[Collected data]
# # # #

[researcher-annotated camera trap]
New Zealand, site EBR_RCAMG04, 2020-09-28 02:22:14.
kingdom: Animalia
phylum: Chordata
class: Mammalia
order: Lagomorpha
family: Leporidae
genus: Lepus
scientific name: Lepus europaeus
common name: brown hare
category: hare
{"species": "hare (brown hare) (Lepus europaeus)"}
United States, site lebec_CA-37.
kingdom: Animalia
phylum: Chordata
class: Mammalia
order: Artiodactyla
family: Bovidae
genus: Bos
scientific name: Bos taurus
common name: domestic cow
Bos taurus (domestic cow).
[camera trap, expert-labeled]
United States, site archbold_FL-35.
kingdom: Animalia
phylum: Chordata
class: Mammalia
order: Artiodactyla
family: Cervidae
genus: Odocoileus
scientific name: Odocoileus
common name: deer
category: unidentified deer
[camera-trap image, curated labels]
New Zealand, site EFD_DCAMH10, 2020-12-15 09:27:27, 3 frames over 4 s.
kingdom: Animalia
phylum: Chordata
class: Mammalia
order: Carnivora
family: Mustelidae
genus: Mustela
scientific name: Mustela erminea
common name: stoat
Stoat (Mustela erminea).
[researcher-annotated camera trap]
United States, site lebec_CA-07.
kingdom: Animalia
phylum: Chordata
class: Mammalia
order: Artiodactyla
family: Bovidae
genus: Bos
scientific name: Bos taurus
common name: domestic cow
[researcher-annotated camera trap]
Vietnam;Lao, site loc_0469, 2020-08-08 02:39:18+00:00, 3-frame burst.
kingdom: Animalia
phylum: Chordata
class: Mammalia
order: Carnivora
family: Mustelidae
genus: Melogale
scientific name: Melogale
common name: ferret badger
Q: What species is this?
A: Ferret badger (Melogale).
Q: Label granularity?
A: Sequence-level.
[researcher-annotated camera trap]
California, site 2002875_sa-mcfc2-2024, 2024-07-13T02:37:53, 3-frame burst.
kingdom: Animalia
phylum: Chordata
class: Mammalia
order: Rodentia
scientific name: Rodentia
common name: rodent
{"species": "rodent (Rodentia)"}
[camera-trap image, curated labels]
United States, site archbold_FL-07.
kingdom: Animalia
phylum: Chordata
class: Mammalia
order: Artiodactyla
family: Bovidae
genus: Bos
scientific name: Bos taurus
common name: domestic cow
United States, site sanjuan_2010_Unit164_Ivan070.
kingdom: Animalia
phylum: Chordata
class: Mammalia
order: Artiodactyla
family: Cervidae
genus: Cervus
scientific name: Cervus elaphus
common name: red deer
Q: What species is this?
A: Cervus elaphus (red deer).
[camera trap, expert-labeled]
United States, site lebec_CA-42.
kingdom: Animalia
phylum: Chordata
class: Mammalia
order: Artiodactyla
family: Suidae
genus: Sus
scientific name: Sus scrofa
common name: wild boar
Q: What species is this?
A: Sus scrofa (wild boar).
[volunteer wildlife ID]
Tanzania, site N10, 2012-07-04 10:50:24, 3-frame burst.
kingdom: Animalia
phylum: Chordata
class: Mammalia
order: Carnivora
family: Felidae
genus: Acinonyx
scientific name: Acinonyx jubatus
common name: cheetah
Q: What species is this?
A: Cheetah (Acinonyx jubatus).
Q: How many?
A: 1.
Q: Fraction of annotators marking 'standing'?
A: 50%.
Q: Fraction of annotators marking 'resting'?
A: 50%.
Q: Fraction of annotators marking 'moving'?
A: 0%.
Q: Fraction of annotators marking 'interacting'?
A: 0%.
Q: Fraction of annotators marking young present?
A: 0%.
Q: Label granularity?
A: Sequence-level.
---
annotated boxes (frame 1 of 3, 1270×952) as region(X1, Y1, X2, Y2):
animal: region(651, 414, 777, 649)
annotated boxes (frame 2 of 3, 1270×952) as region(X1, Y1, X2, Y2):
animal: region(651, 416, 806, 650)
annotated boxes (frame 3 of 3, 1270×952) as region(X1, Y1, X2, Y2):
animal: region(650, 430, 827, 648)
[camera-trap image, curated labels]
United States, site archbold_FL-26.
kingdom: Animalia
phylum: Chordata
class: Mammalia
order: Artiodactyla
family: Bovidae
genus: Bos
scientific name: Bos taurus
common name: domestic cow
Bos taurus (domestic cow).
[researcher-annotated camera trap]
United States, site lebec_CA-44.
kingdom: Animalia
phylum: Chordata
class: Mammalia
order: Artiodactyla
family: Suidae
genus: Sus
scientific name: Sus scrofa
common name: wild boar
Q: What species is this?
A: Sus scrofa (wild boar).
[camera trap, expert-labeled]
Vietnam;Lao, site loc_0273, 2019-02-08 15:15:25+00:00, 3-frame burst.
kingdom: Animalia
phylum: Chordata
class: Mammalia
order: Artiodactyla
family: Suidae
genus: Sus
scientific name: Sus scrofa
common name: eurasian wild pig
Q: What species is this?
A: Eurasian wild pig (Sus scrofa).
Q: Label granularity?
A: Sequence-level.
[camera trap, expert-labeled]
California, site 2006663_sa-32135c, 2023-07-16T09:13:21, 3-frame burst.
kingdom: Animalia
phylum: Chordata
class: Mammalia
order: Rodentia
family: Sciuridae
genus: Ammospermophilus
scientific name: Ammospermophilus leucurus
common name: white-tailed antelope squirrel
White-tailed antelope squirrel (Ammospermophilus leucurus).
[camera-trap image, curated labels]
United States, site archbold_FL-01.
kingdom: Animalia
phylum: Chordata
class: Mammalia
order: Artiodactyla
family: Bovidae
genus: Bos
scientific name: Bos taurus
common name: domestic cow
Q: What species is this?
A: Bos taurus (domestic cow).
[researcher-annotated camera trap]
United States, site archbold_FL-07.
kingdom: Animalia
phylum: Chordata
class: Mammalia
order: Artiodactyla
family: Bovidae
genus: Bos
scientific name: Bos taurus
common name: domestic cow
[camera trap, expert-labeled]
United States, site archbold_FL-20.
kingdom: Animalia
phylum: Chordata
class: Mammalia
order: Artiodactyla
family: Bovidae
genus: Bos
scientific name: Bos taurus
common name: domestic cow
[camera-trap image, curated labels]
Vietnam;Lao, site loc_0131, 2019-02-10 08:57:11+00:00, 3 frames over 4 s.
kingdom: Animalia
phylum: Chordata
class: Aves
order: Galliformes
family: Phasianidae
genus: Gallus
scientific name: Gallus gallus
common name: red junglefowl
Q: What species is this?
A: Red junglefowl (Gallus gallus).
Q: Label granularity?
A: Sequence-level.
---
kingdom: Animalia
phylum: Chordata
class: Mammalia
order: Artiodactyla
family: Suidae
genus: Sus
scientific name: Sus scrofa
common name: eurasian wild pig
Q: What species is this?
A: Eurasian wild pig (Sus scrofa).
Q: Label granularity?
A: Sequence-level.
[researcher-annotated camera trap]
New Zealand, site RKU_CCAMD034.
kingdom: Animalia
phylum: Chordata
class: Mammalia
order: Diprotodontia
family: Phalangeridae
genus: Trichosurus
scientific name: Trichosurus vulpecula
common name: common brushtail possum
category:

# # # #

WHAT YOU NEED TO DO:
Retype all of the entries. Keep each one exactly as written.

EXPECTED OUTPUT:
[researcher-annotated camera trap]
New Zealand, site EBR_RCAMG04, 2020-09-28 02:22:14.
kingdom: Animalia
phylum: Chordata
class: Mammalia
order: Lagomorpha
family: Leporidae
genus: Lepus
scientific name: Lepus europaeus
common name: brown hare
category: hare
{"species": "hare (brown hare) (Lepus europaeus)"}
United States, site lebec_CA-37.
kingdom: Animalia
phylum: Chordata
class: Mammalia
order: Artiodactyla
family: Bovidae
genus: Bos
scientific name: Bos taurus
common name: domestic cow
Bos taurus (domestic cow).
[camera trap, expert-labeled]
United States, site archbold_FL-35.
kingdom: Animalia
phylum: Chordata
class: Mammalia
order: Artiodactyla
family: Cervidae
genus: Odocoileus
scientific name: Odocoileus
common name: deer
category: unidentified deer
[camera-trap image, curated labels]
New Zealand, site EFD_DCAMH10, 2020-12-15 09:27:27, 3 frames over 4 s.
kingdom: Animalia
phylum: Chordata
class: Mammalia
order: Carnivora
family: Mustelidae
genus: Mustela
scientific name: Mustela erminea
common name: stoat
Stoat (Mustela erminea).
[researcher-annotated camera trap]
United States, site lebec_CA-07.
kingdom: Animalia
phylum: Chordata
class: Mammalia
order: Artiodactyla
family: Bovidae
genus: Bos
scientific name: Bos taurus
common name: domestic cow
[researcher-annotated camera trap]
Vietnam;Lao, site loc_0469, 2020-08-08 02:39:18+00:00, 3-frame burst.
kingdom: Animalia
phylum: Chordata
class: Mammalia
order: Carnivora
family: Mustelidae
genus: Melogale
scientific name: Melogale
common name: ferret badger
Q: What species is this?
A: Ferret badger (Melogale).
Q: Label granularity?
A: Sequence-level.
[researcher-annotated camera trap]
California, site 2002875_sa-mcfc2-2024, 2024-07-13T02:37:53, 3-frame burst.
kingdom: Animalia
phylum: Chordata
class: Mammalia
order: Rodentia
scientific name: Rodentia
common name: rodent
{"species": "rodent (Rodentia)"}
[camera-trap image, curated labels]
United States, site archbold_FL-07.
kingdom: Animalia
phylum: Chordata
class: Mammalia
order: Artiodactyla
family: Bovidae
genus: Bos
scientific name: Bos taurus
common name: domestic cow
United States, site sanjuan_2010_Unit164_Ivan070.
kingdom: Animalia
phylum: Chordata
class: Mammalia
order: Artiodactyla
family: Cervidae
genus: Cervus
scientific name: Cervus elaphus
common name: red deer
Q: What species is this?
A: Cervus elaphus (red deer).
[camera trap, expert-labeled]
United States, site lebec_CA-42.
kingdom: Animalia
phylum: Chordata
class: Mammalia
order: Artiodactyla
family: Suidae
genus: Sus
scientific name: Sus scrofa
common name: wild boar
Q: What species is this?
A: Sus scrofa (wild boar).
[volunteer wildlife ID]
Tanzania, site N10, 2012-07-04 10:50:24, 3-frame burst.
kingdom: Animalia
phylum: Chordata
class: Mammalia
order: Carnivora
family: Felidae
genus: Acinonyx
scientific name: Acinonyx jubatus
common name: cheetah
Q: What species is this?
A: Cheetah (Acinonyx jubatus).
Q: How many?
A: 1.
Q: Fraction of annotators marking 'standing'?
A: 50%.
Q: Fraction of annotators marking 'resting'?
A: 50%.
Q: Fraction of annotators marking 'moving'?
A: 0%.
Q: Fraction of annotators marking 'interacting'?
A: 0%.
Q: Fraction of annotators marking young present?
A: 0%.
Q: Label granularity?
A: Sequence-level.
---
annotated boxes (frame 1 of 3, 1270×952) as region(X1, Y1, X2, Y2):
animal: region(651, 414, 777, 649)
annotated boxes (frame 2 of 3, 1270×952) as region(X1, Y1, X2, Y2):
animal: region(651, 416, 806, 650)
annotated boxes (frame 3 of 3, 1270×952) as region(X1, Y1, X2, Y2):
animal: region(650, 430, 827, 648)
[camera-trap image, curated labels]
United States, site archbold_FL-26.
kingdom: Animalia
phylum: Chordata
class: Mammalia
order: Artiodactyla
family: Bovidae
genus: Bos
scientific name: Bos taurus
common name: domestic cow
Bos taurus (domestic cow).
[researcher-annotated camera trap]
United States, site lebec_CA-44.
kingdom: Animalia
phylum: Chordata
class: Mammalia
order: Artiodactyla
family: Suidae
genus: Sus
scientific name: Sus scrofa
common name: wild boar
Q: What species is this?
A: Sus scrofa (wild boar).
[camera trap, expert-labeled]
Vietnam;Lao, site loc_0273, 2019-02-08 15:15:25+00:00, 3-frame burst.
kingdom: Animalia
phylum: Chordata
class: Mammalia
order: Artiodactyla
family: Suidae
genus: Sus
scientific name: Sus scrofa
common name: eurasian wild pig
Q: What species is this?
A: Eurasian wild pig (Sus scrofa).
Q: Label granularity?
A: Sequence-level.
[camera trap, expert-labeled]
California, site 2006663_sa-32135c, 2023-07-16T09:13:21, 3-frame burst.
kingdom: Animalia
phylum: Chordata
class: Mammalia
order: Rodentia
family: Sciuridae
genus: Ammospermophilus
scientific name: Ammospermophilus leucurus
common name: white-tailed antelope squirrel
White-tailed antelope squirrel (Ammospermophilus leucurus).
[camera-trap image, curated labels]
United States, site archbold_FL-01.
kingdom: Animalia
phylum: Chordata
class: Mammalia
order: Artiodactyla
family: Bovidae
genus: Bos
scientific name: Bos taurus
common name: domestic cow
Q: What species is this?
A: Bos taurus (domestic cow).
[researcher-annotated camera trap]
United States, site archbold_FL-07.
kingdom: Animalia
phylum: Chordata
class: Mammalia
order: Artiodactyla
family: Bovidae
genus: Bos
scientific name: Bos taurus
common name: domestic cow
[camera trap, expert-labeled]
United States, site archbold_FL-20.
kingdom: Animalia
phylum: Chordata
class: Mammalia
order: Artiodactyla
family: Bovidae
genus: Bos
scientific name: Bos taurus
common name: domestic cow
[camera-trap image, curated labels]
Vietnam;Lao, site loc_0131, 2019-02-10 08:57:11+00:00, 3 frames over 4 s.
kingdom: Animalia
phylum: Chordata
class: Aves
order: Galliformes
family: Phasianidae
genus: Gallus
scientific name: Gallus gallus
common name: red junglefowl
Q: What species is this?
A: Red junglefowl (Gallus gallus).
Q: Label granularity?
A: Sequence-level.
---
kingdom: Animalia
phylum: Chordata
class: Mammalia
order: Artiodactyla
family: Suidae
genus: Sus
scientific name: Sus scrofa
common name: eurasian wild pig
Q: What species is this?
A: Eurasian wild pig (Sus scrofa).
Q: Label granularity?
A: Sequence-level.
[researcher-annotated camera trap]
New Zealand, site RKU_CCAMD034.
kingdom: Animalia
phylum: Chordata
class: Mammalia
order: Diprotodontia
family: Phalangeridae
genus: Trichosurus
scientific name: Trichosurus vulpecula
common name: common brushtail possum
category:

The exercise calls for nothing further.